More and more people nowadays are interested in knowing about all events, or in finding some information quickly. With the help of the Internet you can do it easily.
Back in the 1960s, during the cold war, the Pentagon asked a question: "How could orders be issued to the armed forces if the U.S. were ravaged by a nuclear assault?" The different forms of communication at that time - telephone, which connected offices, radio and TV stations - were not only vulnerable to attack, they would also probably = be the first to go. The Pentagon needed military systems that would continue to work even after the phones and radio had broken down. In 1964, Paul Baran connected 4 computers in different parts of the USA and posted a message. You can’t destroy the Internet - if some computers break down, the rest will work well.

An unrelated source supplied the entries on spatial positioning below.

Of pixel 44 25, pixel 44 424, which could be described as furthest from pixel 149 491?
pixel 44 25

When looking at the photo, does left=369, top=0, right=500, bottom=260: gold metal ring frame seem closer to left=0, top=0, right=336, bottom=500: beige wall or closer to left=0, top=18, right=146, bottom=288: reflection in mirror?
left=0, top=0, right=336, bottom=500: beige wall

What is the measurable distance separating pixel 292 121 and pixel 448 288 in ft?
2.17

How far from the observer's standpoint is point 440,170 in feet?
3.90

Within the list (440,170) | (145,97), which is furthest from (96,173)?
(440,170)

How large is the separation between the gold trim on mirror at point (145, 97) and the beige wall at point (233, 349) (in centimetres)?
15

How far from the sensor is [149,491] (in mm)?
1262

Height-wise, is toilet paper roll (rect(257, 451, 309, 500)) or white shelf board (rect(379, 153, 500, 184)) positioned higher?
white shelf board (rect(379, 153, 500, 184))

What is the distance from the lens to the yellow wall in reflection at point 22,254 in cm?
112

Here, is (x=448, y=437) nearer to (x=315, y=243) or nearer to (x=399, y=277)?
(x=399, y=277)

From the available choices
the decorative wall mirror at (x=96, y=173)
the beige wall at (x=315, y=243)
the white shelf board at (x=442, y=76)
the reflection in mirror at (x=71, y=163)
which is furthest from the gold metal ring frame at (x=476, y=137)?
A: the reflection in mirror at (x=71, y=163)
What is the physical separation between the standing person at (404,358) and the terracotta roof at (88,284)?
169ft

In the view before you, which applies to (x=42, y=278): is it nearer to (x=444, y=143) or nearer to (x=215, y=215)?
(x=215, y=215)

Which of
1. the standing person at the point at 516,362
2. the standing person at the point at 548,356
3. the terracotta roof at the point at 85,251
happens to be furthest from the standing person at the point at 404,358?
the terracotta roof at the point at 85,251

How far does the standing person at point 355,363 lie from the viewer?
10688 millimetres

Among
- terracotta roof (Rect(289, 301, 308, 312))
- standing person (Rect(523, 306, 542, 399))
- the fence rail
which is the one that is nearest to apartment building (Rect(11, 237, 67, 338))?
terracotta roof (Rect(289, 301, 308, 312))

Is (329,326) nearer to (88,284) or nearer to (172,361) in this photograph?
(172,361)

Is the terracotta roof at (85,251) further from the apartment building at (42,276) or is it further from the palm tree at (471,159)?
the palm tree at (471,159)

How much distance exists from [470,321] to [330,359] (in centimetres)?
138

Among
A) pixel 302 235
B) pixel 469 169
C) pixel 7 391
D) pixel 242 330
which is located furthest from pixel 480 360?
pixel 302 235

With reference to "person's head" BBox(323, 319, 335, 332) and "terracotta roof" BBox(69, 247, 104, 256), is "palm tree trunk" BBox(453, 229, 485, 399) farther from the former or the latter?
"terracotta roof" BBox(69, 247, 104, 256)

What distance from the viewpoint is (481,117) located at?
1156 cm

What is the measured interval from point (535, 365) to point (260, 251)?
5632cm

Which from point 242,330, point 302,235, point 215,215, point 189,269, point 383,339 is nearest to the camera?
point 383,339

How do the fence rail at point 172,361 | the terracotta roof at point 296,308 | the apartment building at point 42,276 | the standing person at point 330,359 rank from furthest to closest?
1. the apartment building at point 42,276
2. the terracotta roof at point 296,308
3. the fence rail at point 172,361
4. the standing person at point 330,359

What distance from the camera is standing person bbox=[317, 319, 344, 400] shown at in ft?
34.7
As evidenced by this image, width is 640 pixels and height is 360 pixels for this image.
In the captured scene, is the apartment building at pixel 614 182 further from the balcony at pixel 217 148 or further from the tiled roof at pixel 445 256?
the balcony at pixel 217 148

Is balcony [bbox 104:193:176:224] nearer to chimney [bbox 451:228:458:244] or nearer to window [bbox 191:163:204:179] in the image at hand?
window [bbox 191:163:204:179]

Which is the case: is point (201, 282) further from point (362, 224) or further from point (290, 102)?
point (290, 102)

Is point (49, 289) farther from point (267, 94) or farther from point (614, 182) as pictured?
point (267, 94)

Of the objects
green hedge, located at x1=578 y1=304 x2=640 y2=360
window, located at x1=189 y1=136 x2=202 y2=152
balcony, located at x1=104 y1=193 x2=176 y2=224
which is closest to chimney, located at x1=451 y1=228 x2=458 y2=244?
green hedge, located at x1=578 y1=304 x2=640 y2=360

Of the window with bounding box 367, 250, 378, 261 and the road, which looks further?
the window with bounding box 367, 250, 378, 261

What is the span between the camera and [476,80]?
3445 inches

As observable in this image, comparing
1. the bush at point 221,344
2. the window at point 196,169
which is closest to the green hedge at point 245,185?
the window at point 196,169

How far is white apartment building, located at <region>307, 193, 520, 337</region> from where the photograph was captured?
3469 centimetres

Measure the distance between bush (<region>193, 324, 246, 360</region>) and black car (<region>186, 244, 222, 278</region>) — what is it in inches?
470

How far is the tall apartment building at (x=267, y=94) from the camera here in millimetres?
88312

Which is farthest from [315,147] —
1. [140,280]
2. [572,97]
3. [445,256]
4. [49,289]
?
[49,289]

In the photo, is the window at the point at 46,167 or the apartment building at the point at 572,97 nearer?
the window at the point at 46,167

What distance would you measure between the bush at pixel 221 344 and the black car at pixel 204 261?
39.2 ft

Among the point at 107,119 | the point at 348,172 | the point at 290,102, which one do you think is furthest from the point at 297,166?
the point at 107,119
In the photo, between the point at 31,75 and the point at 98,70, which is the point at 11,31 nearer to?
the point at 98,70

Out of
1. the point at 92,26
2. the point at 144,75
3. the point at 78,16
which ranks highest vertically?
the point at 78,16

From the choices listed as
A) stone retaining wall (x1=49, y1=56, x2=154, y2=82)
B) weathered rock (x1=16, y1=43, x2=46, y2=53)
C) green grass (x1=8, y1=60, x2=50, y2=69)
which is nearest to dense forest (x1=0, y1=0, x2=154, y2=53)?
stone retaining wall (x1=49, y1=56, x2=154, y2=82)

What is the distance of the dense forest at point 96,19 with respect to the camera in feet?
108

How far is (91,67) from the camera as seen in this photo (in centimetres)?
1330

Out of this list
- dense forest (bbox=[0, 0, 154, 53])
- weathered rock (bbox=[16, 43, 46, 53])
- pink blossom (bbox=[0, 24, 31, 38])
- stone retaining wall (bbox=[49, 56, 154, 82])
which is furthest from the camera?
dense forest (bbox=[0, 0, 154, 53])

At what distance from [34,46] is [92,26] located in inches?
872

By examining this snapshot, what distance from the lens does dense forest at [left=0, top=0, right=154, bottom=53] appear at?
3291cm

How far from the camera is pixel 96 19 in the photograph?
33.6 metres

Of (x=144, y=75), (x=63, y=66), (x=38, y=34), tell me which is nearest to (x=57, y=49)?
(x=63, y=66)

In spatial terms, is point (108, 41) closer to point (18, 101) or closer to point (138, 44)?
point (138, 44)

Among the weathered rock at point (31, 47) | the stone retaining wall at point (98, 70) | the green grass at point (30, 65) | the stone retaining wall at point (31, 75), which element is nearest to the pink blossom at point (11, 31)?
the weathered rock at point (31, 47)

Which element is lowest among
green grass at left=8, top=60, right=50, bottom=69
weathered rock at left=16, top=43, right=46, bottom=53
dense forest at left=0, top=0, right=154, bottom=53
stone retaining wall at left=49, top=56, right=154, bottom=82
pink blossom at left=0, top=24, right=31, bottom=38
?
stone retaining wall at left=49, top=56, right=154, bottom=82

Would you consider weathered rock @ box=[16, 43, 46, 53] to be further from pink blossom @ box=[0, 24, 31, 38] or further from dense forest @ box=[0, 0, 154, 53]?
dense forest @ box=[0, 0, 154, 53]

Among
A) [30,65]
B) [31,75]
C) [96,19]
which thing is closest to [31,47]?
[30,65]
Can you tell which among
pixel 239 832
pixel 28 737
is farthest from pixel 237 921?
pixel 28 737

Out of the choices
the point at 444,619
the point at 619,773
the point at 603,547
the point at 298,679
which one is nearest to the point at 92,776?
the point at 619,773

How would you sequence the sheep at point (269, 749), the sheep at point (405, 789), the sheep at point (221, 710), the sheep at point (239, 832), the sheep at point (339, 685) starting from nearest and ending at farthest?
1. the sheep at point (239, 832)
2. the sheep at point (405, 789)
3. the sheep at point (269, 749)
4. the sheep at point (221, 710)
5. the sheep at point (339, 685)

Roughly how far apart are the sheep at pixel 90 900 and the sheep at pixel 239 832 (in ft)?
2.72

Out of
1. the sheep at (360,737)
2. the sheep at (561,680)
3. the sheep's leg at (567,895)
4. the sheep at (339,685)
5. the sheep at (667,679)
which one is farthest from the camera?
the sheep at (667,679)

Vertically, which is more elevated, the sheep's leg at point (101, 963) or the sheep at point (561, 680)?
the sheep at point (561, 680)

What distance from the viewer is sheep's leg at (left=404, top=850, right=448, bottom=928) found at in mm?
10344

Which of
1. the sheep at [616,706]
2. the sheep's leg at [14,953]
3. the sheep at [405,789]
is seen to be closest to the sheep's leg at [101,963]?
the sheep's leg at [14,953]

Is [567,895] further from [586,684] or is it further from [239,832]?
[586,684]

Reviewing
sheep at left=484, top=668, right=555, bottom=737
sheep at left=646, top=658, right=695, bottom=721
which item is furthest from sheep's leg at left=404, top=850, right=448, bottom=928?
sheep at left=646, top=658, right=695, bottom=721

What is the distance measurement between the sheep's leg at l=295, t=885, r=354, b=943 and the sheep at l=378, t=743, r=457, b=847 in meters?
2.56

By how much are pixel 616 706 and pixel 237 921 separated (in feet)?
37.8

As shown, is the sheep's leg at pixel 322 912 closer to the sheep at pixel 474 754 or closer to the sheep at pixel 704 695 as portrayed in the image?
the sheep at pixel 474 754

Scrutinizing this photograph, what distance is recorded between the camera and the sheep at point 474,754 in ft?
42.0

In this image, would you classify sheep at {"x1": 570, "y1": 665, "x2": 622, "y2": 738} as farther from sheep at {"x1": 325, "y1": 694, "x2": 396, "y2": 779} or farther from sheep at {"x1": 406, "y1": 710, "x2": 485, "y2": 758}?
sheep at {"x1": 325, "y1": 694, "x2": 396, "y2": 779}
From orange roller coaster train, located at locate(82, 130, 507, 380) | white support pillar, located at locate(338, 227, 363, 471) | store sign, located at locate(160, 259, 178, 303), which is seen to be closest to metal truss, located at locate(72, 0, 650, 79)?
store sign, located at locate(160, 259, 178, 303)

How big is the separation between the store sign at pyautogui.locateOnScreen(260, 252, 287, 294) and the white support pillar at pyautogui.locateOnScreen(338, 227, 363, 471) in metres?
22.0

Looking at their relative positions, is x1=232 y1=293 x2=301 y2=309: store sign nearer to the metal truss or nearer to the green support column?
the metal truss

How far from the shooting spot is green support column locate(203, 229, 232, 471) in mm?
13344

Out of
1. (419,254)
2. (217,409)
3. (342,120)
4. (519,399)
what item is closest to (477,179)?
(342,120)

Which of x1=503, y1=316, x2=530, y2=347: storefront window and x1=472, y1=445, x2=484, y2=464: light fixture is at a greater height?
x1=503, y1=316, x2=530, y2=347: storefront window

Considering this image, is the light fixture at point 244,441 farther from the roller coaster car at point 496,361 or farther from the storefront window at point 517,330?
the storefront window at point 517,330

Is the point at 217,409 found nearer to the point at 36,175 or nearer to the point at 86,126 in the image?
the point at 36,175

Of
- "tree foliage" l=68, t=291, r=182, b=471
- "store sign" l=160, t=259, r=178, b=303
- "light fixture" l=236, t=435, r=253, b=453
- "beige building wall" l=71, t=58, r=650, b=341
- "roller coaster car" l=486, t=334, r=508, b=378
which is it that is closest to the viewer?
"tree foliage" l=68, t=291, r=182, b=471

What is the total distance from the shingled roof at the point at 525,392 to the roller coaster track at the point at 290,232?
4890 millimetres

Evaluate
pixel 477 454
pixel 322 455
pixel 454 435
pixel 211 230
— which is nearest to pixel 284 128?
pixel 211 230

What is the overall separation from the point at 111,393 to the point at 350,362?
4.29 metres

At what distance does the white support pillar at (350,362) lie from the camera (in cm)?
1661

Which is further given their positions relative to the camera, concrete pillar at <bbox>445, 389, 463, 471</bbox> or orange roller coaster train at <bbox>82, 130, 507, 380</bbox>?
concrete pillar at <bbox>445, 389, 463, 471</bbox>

Nobody owns the Internet, and no organization controls its use. Now millions of people around the world are logging into libraries, calling up satellite weather photos, downloading computer programs and music, taking part in discussion groups. Even the Presidents have their own Internet accounts.
In fact, anyone with a modem connected to the phone line can enjoy the Internet.
The total number of people in Russia who use the Internet, according to Putin's statistics, is 10 million. In modern Europe this number is much more - there are more than 200 million Internet users.
Internet users are unimpressed by television’s promise of a 500-channel future. The Internet already delivers thousands of channels for all interests. In the future, all technical devices will be connected to the Internet. Now we can connect our mobile phone, photo camera, palm computers and even our alarm clock to the Internet.
Now we can be connected with all the world everywhere - in the bus, underground and even on the north pole.